By any standards, Dr Al Muderis has accomplished more than most in his 47 years on Earth.

But it has been a painful journey.

In 1999, Dr Al Muderis was working as a young doctor in Iraq under the  dictatorship of Saddam Hussein.

One day, a group of guards suddenly stormed the Baghdad hospital and rounded up the doctors.

“They had escorted three busloads of army deserters to the hospital and ordered us to start mutilating them by chopping their ears off,” he told The New Daily. 

“The head of the department refused and they escorted him outside to the car park and put a bullet in his head in front of everybody.”

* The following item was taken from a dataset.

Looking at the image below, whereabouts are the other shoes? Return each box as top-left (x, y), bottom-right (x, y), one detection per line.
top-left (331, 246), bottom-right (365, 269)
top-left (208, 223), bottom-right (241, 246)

The guards gave the doctors two choices: Comply with their demands, or face the same fate as their boss.

“That was the most challenging decision in my life,” Dr Al Muderis said.

“Should I refuse, I end up with a bullet in my head. If I go ahead, I’ll live with guilt for the rest of my life.”

Instead, he made a snap decision to escape to the female toilets, where he hid for five hours.

It dawned on him that he would have to leave Iraq.

After fleeing the country, Dr Al Muderis eventually made his way to Australia on a “leaky boat” before being locked up in a detention centre on Christmas Island and several Australian jails.

“I was stripped of my human identity and marked with the number 982,” he said of his time detained on Christmas Island.

“It was Hell on Earth.”

The Iraqi doctor was detained on Christmas Island. Photo: Getty 

In August 2000, Dr Al Muderis was finally released and got a job as a toilet cleaner in Sydney.

“When I received my first pay cheque, I went back to Centrelink to give them back the money they spent on me,” he laughed.

“They thought I was an idiot.”

Despite being qualified as a surgeon in Iraq, Dr Al Muderis had to go all the way back to the beginning of his medical career to re-register as a doctor in Australia.

But it wasn’t long before his diligent work ethic paid off.

Dr Al Muderis soon became a pioneering orthopaedic surgeon, known for attaching titanium rods and robotic limbs to the bones of amputees.

He recently returned to Iraq after 18 years to operate on those wounded in the war against ISIS.

The doctor is one of the local heroes who The New Daily is celebrating this week before Australia Day.

Prince Harry watched as one of Dr Munjed Al Muderis’ patients, a wounded Australian soldier, walked on prosthetics for the first time in 2015. Photo: Getty

Reflecting on his challenging but rewarding life, Dr Al Muderis told The New Daily: “We are here for a short period of time”.

“If we leave, we need to leave something behind.

“That is either knowledge, or charity that people can live on. Or you can teach your children and others to carry on your legacy.”